The Head left the window with the yellow book in his hand, took two steps to the door, and entered the class-room. He was a tall, grizzle-bearded man, lean and wiry, with cold grey eyes. To the boys he appeared of gigantic height, and was tragedy and fate personified. Terror encompassed him: he scintillated with it, as radium scintillates and is unconsumed. But he scintillated also with splendour: he was probably omniscient, and of his omnipotence there was no doubt whatever. He had rowed for Oxford against Cambridge, and the boys wondered that Cambridge had dared to put a boat on the river at all that year. He had also got a double-first, which in itself was less impressive, and he was believed to be fabulously wealthy. How any woman had ever ventured to marry him no one knew; but, after all, if he had expressed a wish that way, it was equally inconceivable that it should not be gratified. Though there was not a boy in the school who did not dread his displeasure above everything else in the world, there was none who would not have taken an infinity of trouble to be sure of winning his approbation. One of his legs was slightly shorter than the other, which gave him a swaying or rocking motion when he walked, which David could imitate admirably. But he would nearly have died of astonishment if he had known that more than once the Head had seen him do it, and had laughed in his beard with twinkling eyes.
There was no twinkle or laughter there to-day.

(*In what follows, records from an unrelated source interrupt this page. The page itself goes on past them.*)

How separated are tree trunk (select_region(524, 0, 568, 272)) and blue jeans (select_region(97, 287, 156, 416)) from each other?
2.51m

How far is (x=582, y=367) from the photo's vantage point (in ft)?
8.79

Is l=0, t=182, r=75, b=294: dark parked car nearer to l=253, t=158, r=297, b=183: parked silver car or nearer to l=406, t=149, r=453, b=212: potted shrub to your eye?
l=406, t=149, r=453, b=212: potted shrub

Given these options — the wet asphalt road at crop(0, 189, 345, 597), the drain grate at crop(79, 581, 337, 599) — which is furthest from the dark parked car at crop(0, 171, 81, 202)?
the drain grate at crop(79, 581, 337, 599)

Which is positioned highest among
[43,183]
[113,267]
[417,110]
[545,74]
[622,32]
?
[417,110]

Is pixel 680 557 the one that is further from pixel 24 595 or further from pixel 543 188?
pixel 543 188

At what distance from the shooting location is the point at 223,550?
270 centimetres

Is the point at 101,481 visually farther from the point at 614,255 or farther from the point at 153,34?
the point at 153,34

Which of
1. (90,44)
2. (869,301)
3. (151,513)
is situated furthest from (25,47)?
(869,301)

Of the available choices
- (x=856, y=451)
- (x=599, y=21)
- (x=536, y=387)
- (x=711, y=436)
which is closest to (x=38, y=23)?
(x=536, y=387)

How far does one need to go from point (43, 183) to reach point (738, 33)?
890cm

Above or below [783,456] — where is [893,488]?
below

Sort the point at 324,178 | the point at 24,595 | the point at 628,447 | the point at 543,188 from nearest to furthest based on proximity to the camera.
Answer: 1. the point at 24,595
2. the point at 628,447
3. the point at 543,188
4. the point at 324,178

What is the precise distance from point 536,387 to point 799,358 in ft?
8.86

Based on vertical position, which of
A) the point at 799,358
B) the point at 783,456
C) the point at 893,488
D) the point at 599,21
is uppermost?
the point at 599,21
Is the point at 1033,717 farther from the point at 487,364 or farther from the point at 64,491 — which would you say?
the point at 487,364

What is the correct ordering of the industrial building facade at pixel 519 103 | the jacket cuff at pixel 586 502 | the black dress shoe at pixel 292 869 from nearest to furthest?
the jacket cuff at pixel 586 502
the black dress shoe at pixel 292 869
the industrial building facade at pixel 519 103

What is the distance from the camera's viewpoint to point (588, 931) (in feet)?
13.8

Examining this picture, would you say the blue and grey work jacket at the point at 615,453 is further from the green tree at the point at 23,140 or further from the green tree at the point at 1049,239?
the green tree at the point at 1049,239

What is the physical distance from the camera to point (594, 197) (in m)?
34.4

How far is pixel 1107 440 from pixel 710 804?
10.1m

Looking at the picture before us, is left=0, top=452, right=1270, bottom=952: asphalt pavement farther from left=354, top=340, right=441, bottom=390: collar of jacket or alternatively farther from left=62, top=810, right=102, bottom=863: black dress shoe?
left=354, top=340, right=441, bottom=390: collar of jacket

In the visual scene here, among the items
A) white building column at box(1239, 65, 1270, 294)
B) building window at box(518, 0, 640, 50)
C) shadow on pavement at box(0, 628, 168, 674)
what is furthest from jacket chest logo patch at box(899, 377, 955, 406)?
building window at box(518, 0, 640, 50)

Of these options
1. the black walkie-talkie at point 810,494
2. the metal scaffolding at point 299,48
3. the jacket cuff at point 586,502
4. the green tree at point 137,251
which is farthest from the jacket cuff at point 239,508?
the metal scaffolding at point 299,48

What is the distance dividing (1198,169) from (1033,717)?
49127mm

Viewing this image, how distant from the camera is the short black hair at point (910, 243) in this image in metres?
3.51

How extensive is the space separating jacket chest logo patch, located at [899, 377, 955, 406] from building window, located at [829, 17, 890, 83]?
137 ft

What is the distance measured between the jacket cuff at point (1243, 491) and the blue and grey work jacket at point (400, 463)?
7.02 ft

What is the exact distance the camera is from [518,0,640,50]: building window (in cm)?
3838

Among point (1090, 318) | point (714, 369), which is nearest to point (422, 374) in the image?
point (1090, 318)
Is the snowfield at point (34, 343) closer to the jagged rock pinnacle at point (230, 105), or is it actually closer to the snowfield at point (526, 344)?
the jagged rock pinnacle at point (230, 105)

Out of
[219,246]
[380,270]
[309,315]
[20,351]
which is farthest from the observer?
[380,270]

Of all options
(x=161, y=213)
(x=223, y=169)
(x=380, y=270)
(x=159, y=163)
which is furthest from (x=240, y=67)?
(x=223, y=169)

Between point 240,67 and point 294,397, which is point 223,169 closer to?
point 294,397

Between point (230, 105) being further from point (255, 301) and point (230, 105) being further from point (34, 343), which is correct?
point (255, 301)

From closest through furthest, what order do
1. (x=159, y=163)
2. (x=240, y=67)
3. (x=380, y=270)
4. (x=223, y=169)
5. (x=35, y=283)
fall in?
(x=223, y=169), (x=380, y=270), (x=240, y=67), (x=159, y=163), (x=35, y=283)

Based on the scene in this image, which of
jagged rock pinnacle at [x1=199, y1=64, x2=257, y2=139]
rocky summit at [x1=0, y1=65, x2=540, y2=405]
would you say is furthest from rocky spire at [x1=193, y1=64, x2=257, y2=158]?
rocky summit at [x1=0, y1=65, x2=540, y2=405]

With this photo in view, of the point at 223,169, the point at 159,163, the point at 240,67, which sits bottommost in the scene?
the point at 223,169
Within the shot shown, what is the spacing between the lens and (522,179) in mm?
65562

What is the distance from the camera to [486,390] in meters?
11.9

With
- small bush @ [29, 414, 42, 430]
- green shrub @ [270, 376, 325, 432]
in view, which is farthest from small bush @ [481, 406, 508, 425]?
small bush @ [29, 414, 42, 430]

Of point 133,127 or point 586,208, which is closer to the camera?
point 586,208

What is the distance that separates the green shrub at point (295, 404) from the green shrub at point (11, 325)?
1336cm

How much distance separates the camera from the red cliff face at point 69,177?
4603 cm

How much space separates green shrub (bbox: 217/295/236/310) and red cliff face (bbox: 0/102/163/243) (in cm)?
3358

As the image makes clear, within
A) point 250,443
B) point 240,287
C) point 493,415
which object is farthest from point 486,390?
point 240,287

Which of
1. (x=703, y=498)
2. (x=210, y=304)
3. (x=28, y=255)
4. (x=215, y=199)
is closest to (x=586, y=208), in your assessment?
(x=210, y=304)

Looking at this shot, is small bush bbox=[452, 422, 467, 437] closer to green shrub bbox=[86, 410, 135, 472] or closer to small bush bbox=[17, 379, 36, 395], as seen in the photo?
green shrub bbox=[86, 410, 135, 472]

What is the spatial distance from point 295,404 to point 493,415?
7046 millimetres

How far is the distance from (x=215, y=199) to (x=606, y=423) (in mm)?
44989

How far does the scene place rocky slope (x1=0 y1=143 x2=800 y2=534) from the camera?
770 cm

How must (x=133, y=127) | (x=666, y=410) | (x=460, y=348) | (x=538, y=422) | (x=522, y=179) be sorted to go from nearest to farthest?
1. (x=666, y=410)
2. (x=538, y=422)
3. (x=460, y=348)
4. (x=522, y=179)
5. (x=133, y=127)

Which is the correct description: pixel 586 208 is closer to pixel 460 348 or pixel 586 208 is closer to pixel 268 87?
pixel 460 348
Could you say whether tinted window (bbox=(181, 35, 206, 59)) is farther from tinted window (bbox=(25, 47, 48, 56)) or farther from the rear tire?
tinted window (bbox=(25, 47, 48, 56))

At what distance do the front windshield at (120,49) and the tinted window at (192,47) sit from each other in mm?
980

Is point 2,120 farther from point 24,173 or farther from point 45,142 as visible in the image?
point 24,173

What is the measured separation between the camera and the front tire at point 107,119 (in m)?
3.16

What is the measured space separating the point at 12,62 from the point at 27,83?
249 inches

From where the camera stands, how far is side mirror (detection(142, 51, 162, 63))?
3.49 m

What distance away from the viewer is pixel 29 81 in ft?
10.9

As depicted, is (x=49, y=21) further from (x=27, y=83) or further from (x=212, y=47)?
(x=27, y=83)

Still with the yellow volume in his hand, he came and stood before the skeleton of the kangaroo, and a silence fell that will perhaps be equalled for breathlessness on the day that the judgment books are opened, but probably not before. Then he spoke:
“Silence!” he said.
(There was not any more silence possible, so he had to be content with that.)
He addressed his lieutenant, who stood abjectly twirling a small moustache and trying to look tall. But what was the use of trying to look tall beside that Matterhorn, or to twirl an adolescent moustache when the Head’s hand clawed his beard? It was simply silly.
“Mr. Dutton,” said the Head, when the silence had begun to sing in the ears of the listeners. “By some strange mischance – I repeat, by some strange mischance, – I have found this disgusting and licentious book on your desk. How it got there, how it happened to be opened at – at page 56, I do not wish to inquire. It is more than enough for me to have found it there. I am willing to believe, and to tell you so publicly, Mr. Dutton, before the boys whom you are superintending on this Sunday afternoon, I am willing to believe that some obscene bird passed over the museum and dropped from its claws this stinking – yes, sir, stinking – carrion. Dropped it, sir, while your back was turned, on the very table where I see the Book of books, and also the book of Common Prayer. With your leave, with your leave, Mr. Dutton, I will do thus and thus to this unholy carrion.”
Then ensued a slight anticlimax, for the Head, though a very strong man in hand and arm, found it impossible to do as he had designed, and tear three hundred pages across and across. But the form generally, and Mr. Dutton in particular, were too stiff with horror to notice it. So, instead, the Head tore off section after section of the lightly sewn leaves, instead of tearing the pages, laid the dismembered carrion on the floor, and stamped on it, and then, with an indescribable ejaculation of disgust, threw the mutilated remains into the fireplace.
“You are excused, Mr. Dutton,” he said, “from the rest of this lesson, which I will take myself; but you will do me the honour to call on me immediately after evensong this afternoon.”
His fierce eye wandered from Mr. Dutton’s stricken face to David’s desk, where lay the inky dart.
“You are engaged now, I see, in some inquiry,” he said. “A paper dart, I perceive, on Blaize’s desk. I will conduct the inquiry myself, and wish you a good afternoon.”
He waited in tense silence till Mr. Dutton had taken his hat and left the room. Then he turned to David.